Anne Sinclair interroge Elisabeth Badinter, 1980
- Anne Sinclair : "On parle beaucoup de la déprime des profs en général, que les profs sont agressés, malades, malheureux… ont du mal à aller faire leurs courses, c’est quelque chose que vous avez ressenti ?"   
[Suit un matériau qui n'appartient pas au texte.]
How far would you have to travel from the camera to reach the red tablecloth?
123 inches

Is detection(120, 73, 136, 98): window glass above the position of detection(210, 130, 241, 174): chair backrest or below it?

- Elisabeth Badinter : "Si j’ai rencontré des professeurs déprimés, j’ai autour de moi des tas d’amis qui sont enseignants, et qui sont heureux, et qui sont de vrais pédagogues, et qui aiment être dans une classe et qui aiment enseigner. Je dirais simplement : je suis convaincue que tout le monde n’est pas fait pour enseigner. Il y a des jours où dans ma voiture, je me dis : 'Je n’ai pas envie de parler du tout. Je ne pourrai pas sortir un mot. Je n’ai qu’une envie, c’est de repartir chez moi.' Et en réalité, je crois qu’on se fait une idée fausse des enseignants. On ne débite pas du cours ou des pensées comme du saucisson. Il y a des jours où on a envie de s’exprimer, et il y a des jours où on n’a pas du tout envie de le faire. Mais on le fait quand même. Et les cinq premières minutes sont difficiles. Et alors on met une force, parce que pour bien enseigner, il faut y mettre de la conviction. Il faut avoir envie de communiquer. Alors cette envie, on l’a ou on l’a pas, mais il faut faire comme si. Et parfois c’est fatigant ! Et puis après on oublie, on est content, et on fait son cours et on ne se rend plus compte que l’heure passe." 

Monique Canto-Sperber, 1996 :  "Nous essayons de conjuguer à la fois une très grande exigence avec une très grande liberté."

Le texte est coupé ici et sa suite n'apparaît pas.